Top LLM Security 101
This post describes the growing security challenges posed by LLMs and Generative AI technologies. It highlights the risks organizations face, such as brand reputation damage and cybersecurity threats, emphasizing the need for robust security measures and increased cybersecurity budgets. The guide offers insights into major LLM vulnerabilities like prompt injections, insecure output handling, and sensitive information disclosure, aiming to educate teams on securing AI solutions and navigating ethical considerations surrounding bias and hallucinations in AI models.
Top LLM Security VC review
Global GenAI Cyber Security Market Map showcases the Global GenAI Cyber Security Market, offering an interactive overview of over 140 startups and companies involved in advancing cybersecurity through GenAI. Adversa AI is included in this map as an AI pentesting / AI Red Reaming solutionl.
The map aims to illustrate how GenAI is transforming cybersecurity across various industries, providing a resource for exploring cutting-edge advancements and fostering engagement within the digital security community.
Top LLM Security Jobs
A lot of MLSec Jobs are listed on Mlsecjobs.
The role of Principal Cybersecurity Engineer (AI/ML Open Source Security) at Discover involves leading initiatives to enhance AI/ML security controls, develop open-source security projects, and ensure responsible use of LLM applications within the organization.
The Walmart Red Team seeks an Incident Response Engineer to join them. The responsibilities include conducting comprehensive testing across diverse systems, leading testing activities, and executing covert operations to simulate adversary tactics and test exploits while minimizing detection.

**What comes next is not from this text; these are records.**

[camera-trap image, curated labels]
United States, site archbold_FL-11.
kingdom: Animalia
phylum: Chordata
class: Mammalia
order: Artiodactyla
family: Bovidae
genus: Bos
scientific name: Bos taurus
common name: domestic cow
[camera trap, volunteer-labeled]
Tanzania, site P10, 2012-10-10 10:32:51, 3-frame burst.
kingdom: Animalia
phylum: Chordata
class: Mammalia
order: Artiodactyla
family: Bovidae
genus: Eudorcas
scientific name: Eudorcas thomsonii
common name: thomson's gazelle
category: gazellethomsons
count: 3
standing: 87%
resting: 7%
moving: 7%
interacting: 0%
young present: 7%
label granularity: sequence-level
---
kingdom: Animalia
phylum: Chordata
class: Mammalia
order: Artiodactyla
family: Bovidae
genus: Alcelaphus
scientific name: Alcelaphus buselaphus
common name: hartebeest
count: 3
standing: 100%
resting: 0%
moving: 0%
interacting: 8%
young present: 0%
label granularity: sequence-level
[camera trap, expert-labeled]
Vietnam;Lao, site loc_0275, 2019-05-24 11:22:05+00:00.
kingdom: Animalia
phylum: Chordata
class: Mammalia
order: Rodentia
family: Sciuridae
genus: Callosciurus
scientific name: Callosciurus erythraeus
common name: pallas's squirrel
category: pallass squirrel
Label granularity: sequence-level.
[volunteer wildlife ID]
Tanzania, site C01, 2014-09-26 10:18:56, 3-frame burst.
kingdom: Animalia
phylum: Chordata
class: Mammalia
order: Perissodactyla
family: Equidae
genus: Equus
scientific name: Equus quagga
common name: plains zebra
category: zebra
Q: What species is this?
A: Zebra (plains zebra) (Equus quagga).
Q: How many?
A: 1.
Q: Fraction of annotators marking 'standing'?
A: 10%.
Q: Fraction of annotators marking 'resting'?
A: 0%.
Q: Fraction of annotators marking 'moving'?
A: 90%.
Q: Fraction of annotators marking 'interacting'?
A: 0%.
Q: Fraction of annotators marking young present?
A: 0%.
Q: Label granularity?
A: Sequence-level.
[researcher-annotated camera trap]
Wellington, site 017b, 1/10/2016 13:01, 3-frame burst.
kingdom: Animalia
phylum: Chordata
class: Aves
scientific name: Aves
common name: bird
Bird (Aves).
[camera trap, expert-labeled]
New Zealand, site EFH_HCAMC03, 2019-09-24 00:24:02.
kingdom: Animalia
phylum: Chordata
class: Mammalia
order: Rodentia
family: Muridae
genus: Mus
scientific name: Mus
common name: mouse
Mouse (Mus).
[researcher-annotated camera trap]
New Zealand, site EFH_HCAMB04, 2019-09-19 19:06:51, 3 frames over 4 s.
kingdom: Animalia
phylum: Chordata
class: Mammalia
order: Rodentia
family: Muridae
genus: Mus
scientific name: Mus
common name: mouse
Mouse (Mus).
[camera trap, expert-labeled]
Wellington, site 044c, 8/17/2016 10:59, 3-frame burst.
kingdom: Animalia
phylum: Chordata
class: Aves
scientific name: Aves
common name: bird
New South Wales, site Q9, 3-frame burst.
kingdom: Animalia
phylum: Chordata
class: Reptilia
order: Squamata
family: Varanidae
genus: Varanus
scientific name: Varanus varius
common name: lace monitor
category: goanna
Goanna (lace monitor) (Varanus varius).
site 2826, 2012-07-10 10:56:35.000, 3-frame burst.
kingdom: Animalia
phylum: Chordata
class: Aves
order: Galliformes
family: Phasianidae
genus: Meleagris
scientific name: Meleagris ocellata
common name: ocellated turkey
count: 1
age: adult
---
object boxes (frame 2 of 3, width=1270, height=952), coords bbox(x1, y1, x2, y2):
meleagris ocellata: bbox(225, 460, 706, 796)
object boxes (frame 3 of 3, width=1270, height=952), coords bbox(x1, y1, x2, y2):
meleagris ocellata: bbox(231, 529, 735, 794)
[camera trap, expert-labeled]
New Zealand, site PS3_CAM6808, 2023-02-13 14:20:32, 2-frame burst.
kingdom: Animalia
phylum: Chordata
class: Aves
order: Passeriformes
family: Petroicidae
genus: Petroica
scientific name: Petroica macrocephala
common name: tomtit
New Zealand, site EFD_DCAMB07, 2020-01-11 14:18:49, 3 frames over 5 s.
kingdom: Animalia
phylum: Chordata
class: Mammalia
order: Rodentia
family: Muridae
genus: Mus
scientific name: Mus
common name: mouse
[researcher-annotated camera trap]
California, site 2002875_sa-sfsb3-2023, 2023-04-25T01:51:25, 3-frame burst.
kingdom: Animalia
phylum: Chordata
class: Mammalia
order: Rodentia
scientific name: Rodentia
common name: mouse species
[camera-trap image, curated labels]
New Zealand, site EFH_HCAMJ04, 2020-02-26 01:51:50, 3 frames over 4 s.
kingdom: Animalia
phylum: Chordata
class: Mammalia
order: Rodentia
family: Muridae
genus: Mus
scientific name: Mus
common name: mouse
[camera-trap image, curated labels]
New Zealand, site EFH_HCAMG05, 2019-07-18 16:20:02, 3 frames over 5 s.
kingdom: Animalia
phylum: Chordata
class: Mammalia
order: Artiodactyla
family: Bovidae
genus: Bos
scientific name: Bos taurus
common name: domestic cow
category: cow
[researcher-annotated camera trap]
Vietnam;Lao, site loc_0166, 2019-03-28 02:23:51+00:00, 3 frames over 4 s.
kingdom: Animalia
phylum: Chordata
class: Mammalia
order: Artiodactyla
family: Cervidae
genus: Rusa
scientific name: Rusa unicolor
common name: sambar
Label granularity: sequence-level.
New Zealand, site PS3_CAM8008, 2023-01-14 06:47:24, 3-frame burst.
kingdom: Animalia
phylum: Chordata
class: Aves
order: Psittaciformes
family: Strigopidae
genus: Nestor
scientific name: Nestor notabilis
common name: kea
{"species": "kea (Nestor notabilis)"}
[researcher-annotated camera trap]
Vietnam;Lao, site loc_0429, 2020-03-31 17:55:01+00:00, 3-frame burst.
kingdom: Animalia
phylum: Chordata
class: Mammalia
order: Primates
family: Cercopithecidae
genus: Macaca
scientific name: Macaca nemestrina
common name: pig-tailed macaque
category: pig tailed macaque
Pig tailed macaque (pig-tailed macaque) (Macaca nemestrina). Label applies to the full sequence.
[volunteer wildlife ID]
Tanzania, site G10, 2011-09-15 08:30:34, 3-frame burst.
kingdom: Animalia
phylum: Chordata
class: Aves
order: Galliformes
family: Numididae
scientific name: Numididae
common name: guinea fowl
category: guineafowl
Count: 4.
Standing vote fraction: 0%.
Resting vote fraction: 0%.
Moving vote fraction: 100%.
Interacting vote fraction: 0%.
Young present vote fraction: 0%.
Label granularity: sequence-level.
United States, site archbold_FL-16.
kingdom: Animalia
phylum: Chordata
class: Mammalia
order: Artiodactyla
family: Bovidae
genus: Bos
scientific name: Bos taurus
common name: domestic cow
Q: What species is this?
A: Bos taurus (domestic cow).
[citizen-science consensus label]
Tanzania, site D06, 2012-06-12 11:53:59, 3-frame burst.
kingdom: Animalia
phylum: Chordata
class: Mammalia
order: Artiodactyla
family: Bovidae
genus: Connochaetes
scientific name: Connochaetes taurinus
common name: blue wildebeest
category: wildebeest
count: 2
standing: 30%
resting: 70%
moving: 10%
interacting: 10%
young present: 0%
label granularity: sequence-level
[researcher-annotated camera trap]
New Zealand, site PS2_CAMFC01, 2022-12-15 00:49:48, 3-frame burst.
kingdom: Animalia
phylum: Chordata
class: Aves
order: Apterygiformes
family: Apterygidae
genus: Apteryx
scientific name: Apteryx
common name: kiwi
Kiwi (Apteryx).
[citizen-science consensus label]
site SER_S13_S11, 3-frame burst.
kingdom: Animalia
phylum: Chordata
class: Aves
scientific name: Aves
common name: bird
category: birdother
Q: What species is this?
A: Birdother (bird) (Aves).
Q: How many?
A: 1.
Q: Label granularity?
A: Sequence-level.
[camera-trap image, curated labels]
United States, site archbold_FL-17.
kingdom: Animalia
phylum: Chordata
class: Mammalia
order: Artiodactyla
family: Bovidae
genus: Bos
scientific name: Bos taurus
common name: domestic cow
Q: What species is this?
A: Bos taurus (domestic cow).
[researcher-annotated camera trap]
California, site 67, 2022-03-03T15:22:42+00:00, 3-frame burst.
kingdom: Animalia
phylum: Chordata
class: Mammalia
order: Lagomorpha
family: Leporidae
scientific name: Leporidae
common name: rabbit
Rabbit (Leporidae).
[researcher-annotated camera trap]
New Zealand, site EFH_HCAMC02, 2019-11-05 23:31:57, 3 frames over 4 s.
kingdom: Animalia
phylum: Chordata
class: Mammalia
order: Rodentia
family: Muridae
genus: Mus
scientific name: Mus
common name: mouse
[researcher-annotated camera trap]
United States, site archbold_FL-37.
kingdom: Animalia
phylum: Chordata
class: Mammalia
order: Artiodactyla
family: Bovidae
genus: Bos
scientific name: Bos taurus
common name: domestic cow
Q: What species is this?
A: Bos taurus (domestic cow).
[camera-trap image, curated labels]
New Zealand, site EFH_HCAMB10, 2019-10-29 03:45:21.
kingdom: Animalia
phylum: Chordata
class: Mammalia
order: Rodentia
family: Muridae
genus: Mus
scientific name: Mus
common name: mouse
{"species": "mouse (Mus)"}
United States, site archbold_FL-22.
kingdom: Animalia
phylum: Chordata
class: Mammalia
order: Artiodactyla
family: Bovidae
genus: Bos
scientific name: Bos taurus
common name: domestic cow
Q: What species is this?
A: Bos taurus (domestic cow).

Top LLM Jailbreak protection research
This research focuses on improving the robustness of LLMs against adversarial attacks, specifically jailbreak attacks. The approach involves enhancing the LLM’s self-critique ability through fine-tuning over sanitized synthetic data and incorporating an external critic model. By merging these components, the research aims to strengthen the LLM’s defenses, thereby reducing the success rate of adversarial prompts and enhancing overall security against such attacks. The results indicate promising outcomes in mitigating the vulnerabilities associated with jailbreak attacks in LLMs.
Top LLM Security Report
This report addresses the critical issue of protecting model weights in frontier artificial intelligence (AI) models from theft and misuse. It identifies 38 distinct attack vectors and assesses the feasibility of these attacks by different types of adversaries, from financially motivated criminals to nation-state actors. The report emphasizes the need for a comprehensive security approach, outlining five security levels and recommending benchmark security systems to mitigate risks associated with model weight theft. It aims to guide AI organizations in updating their threat models and informing policymakers on necessary security measures in the evolving landscape of AI security.